This is an old photo of Bruno, but it illustrates a point—if I want to post about dogs and haircuts, I will!
Okay, so, seriously? You all are amazing. I’ve been passed out on the sofa with a fever and stomach flu for the past 12 hours (you know I’m really sick if I don’t feel like going online!), and now I’m sitting here with tears rolling down my face while I read all of your comments.
Look, let’s just get this out of the way right now: I AM A GIANT CRYBABY. I always have been. I cry over everything. (Earlier today I actually got choked up when I realized Saltines are no longer packaged with those little red bendy closure tabs at the top of the stack. It was devastating to open the box and not see them—why have you done this to us, Nabisco??) I have a very thin skin, it’s true, and I’m not sure I want to change that. It’s what allows me to feel honest compassion for other people. I don’t like myself very much when I “toughen up”.
Maxwell at Apartment Therapy explained to me that it is not possible to remove Door Sixteen from the contest at this point. I understand. However, he did disable the comments and post a very nice explanation of why. I’m okay with this. Next time they run this contest, though, I think it would be wise to have the nominations done in the form of private submission rather than in open comments, and to do the same with the voting.
I want to make it clear that my upset yesterday really was not about a few negative things that were said about this site, but rather about the overall tone of the comments and the assumptions that were being made about every blogger who made the final list. I think the thing that put me over the edge was a comment that Nicole from Making it Lovely (one of my favorite blogs; consistently well-written, beautifully presented, and definitely personal) writes too much about her pregnancy. Combined with the insinuation that the entire contest is nothing more than a publicity grab for all involved, I really started feeling very badly about the whole thing. I don’t think I was wrong to respond to some of the “allegations” that were being thrown around. I am not the kind of person to just let things happen and wait for the bad stuff to pass.

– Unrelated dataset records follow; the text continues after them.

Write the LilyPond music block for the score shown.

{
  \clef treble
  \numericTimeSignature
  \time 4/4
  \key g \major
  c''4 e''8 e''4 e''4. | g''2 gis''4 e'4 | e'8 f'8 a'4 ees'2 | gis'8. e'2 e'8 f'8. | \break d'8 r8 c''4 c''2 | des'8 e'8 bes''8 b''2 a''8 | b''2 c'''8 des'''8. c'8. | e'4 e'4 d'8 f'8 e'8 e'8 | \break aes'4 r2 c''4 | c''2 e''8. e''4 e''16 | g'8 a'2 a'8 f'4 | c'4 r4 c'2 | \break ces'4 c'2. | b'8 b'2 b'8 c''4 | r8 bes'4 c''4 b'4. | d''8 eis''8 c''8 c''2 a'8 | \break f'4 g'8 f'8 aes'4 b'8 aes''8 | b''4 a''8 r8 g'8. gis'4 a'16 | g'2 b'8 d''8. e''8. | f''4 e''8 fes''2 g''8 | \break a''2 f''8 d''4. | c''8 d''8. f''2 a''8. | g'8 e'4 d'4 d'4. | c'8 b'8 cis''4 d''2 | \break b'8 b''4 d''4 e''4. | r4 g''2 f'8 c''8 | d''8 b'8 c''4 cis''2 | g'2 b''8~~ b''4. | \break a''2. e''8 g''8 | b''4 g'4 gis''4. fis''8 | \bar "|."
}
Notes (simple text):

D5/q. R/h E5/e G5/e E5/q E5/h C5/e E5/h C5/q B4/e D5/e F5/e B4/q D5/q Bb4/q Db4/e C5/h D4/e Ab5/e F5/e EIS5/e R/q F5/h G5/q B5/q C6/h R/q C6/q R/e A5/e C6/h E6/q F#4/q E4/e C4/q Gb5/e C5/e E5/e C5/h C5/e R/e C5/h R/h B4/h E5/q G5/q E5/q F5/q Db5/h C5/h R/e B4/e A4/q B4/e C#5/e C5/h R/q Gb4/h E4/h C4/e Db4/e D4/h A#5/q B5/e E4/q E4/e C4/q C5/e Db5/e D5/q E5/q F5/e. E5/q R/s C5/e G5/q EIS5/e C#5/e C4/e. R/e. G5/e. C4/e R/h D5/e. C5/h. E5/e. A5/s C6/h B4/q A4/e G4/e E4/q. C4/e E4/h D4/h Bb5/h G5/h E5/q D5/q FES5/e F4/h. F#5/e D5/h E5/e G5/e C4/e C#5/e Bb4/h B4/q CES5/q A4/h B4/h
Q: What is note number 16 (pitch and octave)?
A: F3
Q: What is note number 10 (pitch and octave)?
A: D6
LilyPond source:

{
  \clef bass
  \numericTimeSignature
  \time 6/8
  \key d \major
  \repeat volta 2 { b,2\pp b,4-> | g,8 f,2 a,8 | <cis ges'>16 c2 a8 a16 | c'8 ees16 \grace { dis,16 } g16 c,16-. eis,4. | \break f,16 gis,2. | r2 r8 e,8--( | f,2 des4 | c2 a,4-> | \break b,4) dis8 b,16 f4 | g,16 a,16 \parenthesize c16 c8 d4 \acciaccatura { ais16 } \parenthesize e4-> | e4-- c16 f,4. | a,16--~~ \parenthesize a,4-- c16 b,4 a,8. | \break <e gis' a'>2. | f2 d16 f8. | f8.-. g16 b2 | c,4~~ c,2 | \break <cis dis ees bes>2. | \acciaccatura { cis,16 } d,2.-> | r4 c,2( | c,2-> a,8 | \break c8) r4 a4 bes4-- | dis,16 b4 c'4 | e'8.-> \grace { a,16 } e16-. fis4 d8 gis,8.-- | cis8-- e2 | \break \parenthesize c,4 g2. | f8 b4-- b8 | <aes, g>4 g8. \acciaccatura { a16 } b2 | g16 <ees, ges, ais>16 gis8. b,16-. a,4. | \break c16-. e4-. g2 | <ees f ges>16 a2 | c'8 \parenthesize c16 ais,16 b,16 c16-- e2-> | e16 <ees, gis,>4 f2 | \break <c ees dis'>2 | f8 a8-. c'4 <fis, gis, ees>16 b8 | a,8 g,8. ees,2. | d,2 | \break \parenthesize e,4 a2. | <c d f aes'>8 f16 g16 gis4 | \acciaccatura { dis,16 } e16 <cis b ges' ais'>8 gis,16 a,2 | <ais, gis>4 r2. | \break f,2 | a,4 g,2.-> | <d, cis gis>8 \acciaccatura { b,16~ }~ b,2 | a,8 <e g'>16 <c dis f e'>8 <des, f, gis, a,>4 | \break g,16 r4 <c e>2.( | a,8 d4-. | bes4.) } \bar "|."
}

I’ve been blogging since 2002, and I’ve never done it with a veil of anonymity. I attach my real, full name to everything I do online, and I assure you that Internet Anna is the very same person as Real Life Anna. My life is far from being an open book, but I don’t believe in creating alternate personalities or putting on a show for the sake of an audience. It’s just not for me. When people ask me what the “secret” is to having a successful blog, that’s the only advice I can offer—write what you know, and make every post a reflection of who you are and what you’re into, not what you think people want to see. Regardless of what you’re blogging about, keeping your personality and style connected to your blog will attract people to it—that’s how we attract people in real life, too!
I’m going to go back to snuggling with my dogs now. We’re watching Poltergeist on television (Evan went to his parents’ house for a belated Hanukkah gathering, my stomach flu kept me away), and I think I’m ready to eat something small (no, not Fritz!).
Thank you again for everything. I’ll get back to posting about more important things (like dining room chairs and orbital sanders) tomorrow.